79. At Stage 2 of a Bill, any MSP may lodge amendments which will be debated subject to satisfying the criteria of admissibility. These provisions therefore allow a convener of a committee which is considering the Bill at Stage 2 to lodge amendments in his or her own name.

80. However, there can be certain practical difficulties for a convener who wishes to lodge amendments:

  • conveners are responsible, in terms of Rule 9.10.4 for “determining any dispute” in relation to the admissibility of an amendment. In most cases this issue will not arise, as it is the clerk who is responsible, in the first instance, for ruling on admissibility. If that decision is accepted then a convener faces no conflict. However, a convener who does not accept the clerk's ruling on admissibility of his or her amendment, is then required to “determine” the matter. There is nothing in Standing Orders which would prevent a convener determining a dispute in relation to his or own amendment. However, to do so could leave a convener open to a suggestion that he or she has breached Section 2.8 of the Code of Conduct, which requires a member to resolve any conflict of interest in a way which protects the public interest. Accordingly, in such a situation, it is recommended that a convener should consider him or herself “unable” to act and ask the deputy convener to determine the dispute.
  • conveners may find it difficult to both chair meetings and participate fully in a debate on his or her amendment.
  • conveners are required to use a casting vote in the event of a tied vote. Standing Orders are silent on how the casting vote should be used and there is no recognised convention or practice (for example that the casting vote would always be used to vote against an amendment).

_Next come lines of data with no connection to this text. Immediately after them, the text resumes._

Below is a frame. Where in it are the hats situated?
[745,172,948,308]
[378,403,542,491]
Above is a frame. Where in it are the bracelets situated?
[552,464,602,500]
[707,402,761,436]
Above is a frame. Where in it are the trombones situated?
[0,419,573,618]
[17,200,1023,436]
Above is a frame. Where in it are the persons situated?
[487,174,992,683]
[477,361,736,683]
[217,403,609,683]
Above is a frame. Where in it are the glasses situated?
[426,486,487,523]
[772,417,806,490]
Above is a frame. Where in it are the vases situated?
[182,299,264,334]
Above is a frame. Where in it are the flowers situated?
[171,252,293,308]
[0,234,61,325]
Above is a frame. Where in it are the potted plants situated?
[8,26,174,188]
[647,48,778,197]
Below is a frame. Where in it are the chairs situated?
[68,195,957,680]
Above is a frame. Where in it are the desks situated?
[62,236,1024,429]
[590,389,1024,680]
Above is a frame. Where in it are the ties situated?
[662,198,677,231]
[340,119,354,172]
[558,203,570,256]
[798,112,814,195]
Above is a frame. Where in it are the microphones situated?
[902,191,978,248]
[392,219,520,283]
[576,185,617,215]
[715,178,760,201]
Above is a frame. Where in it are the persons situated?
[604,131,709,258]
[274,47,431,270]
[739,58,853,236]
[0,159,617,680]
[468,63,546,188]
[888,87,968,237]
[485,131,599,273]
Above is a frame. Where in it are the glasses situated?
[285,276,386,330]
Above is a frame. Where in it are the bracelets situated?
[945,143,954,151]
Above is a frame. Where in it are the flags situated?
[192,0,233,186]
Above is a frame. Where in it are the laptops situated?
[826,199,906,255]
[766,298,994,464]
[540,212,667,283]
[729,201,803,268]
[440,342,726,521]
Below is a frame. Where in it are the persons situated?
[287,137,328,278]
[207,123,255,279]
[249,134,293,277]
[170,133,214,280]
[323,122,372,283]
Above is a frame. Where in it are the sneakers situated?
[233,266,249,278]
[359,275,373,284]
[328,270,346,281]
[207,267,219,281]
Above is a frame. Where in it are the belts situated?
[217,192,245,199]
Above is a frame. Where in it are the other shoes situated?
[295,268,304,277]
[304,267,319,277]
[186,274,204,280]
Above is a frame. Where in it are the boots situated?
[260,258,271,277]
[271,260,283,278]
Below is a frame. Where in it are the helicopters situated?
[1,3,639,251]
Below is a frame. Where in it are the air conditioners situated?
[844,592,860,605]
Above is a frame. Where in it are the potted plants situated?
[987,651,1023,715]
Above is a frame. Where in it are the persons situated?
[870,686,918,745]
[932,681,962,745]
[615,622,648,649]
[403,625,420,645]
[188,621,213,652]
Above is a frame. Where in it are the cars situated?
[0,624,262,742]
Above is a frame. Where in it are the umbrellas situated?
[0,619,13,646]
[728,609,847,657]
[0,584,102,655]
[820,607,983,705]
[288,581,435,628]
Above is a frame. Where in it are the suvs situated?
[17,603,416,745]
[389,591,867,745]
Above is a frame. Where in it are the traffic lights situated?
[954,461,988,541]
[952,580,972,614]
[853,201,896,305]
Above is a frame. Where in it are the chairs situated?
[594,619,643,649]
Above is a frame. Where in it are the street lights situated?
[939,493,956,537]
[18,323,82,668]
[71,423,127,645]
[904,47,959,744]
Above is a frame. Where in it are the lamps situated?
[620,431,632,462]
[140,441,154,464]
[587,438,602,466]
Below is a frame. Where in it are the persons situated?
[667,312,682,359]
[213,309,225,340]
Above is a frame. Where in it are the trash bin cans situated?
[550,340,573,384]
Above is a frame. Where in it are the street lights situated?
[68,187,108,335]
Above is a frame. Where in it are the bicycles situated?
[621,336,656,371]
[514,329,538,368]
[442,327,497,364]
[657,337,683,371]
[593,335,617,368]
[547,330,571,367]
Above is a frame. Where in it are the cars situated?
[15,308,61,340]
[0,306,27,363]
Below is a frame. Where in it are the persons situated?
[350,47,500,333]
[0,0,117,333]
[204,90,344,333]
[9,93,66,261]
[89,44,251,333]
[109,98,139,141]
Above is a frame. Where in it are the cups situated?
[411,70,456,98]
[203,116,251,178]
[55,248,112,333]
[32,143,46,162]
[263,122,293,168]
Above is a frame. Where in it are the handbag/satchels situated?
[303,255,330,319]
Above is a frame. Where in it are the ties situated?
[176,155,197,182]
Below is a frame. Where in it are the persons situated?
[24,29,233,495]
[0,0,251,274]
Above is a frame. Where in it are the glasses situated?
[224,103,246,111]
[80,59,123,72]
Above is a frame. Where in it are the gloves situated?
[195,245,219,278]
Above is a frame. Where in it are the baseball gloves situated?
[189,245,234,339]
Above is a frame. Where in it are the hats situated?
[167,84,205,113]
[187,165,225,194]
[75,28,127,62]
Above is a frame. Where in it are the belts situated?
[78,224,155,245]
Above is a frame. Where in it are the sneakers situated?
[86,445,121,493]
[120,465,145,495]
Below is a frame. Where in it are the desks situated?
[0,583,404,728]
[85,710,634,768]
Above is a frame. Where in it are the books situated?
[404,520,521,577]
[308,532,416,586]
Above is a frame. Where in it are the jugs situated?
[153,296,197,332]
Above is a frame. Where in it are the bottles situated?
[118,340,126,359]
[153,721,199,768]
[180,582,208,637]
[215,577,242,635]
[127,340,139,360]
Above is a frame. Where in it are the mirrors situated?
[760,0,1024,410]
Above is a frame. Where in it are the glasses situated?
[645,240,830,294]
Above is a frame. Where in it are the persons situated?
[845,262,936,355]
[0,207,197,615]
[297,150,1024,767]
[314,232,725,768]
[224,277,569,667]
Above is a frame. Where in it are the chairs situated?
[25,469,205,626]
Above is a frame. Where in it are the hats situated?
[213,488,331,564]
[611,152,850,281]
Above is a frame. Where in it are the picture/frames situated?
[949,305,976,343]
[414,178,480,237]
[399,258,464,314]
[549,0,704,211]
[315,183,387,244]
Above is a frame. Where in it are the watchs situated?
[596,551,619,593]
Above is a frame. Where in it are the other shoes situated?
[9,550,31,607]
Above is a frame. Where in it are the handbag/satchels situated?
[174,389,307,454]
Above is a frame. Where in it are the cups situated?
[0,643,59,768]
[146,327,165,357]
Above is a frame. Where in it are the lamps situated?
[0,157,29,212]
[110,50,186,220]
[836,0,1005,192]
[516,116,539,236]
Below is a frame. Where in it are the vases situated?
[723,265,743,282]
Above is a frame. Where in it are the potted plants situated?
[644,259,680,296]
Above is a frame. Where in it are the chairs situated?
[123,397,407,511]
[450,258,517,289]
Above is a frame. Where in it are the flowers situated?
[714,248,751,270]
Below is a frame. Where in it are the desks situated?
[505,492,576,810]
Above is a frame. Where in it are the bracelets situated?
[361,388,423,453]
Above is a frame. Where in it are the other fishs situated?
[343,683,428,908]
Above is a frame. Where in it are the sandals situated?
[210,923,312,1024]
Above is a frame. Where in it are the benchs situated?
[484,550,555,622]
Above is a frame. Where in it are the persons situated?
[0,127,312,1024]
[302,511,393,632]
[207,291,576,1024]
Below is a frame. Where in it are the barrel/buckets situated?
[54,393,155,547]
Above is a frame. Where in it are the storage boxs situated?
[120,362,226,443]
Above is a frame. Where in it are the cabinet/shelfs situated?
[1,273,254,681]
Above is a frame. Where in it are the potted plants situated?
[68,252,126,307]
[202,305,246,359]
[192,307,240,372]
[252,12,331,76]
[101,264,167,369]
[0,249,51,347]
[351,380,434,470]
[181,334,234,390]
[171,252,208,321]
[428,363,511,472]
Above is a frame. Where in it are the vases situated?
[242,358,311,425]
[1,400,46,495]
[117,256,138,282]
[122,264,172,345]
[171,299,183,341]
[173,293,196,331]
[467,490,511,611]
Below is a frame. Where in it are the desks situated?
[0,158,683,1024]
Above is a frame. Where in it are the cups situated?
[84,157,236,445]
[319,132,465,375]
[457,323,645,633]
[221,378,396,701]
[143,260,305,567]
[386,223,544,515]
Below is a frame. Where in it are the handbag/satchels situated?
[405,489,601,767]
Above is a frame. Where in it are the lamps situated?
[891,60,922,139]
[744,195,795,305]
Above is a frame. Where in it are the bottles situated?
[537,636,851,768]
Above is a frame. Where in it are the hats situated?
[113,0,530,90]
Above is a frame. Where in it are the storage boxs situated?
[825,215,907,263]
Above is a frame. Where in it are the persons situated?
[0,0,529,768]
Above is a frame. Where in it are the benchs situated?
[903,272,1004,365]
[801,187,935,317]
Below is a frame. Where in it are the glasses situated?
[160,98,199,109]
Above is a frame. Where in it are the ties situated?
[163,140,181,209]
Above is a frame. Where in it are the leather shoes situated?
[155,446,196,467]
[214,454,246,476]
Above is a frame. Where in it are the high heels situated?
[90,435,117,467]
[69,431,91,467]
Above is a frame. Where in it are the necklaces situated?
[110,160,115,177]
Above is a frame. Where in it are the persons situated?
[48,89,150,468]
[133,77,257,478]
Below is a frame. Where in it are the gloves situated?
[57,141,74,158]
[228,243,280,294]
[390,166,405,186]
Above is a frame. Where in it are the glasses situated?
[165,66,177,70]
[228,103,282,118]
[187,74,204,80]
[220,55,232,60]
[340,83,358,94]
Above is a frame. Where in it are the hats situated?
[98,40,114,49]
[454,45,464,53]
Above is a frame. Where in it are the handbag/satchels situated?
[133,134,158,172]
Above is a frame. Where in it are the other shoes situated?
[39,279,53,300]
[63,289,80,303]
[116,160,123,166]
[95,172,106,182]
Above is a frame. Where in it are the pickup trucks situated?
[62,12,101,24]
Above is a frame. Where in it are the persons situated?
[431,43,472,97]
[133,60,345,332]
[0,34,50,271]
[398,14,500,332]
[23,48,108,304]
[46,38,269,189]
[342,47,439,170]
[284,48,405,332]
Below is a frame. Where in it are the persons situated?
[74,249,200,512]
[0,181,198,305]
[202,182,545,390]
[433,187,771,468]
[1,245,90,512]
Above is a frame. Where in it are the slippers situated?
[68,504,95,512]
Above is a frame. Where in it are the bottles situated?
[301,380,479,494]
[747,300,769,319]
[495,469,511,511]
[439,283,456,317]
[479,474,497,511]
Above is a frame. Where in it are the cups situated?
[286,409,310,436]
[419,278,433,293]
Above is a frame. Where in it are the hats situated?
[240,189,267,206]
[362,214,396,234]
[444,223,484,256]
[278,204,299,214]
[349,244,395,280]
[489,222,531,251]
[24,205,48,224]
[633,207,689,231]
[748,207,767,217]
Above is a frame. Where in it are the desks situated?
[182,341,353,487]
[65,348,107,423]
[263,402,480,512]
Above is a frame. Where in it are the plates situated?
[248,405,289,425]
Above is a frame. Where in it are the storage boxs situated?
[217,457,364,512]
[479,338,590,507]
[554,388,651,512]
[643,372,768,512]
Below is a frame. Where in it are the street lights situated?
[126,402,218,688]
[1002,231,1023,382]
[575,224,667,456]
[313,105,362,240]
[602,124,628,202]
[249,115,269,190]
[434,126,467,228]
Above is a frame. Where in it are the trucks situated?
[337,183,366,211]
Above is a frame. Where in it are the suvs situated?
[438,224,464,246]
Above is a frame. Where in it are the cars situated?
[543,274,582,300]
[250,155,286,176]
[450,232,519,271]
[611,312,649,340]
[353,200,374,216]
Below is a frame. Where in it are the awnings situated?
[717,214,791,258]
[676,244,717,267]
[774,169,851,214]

81. Conveners could consider asking another member to lodge amendments for them, but this may not be an attractive option either in practical or political terms.

82. So far as debating the amendments are concerned, where a committee has a deputy convener, the Standing Orders do allow the convener to leave the chair and hand over to the deputy for part of the meeting. This would resolve the issues of participating fully in the debate; however, the option may not always be attractive. The deputy convener may also be in the position of having lodged amendments or may wish to participate fully in the debate on the conveners amendment. The deputy convener, when in the chair, would also be in the position of using the casting vote in the event of a tie.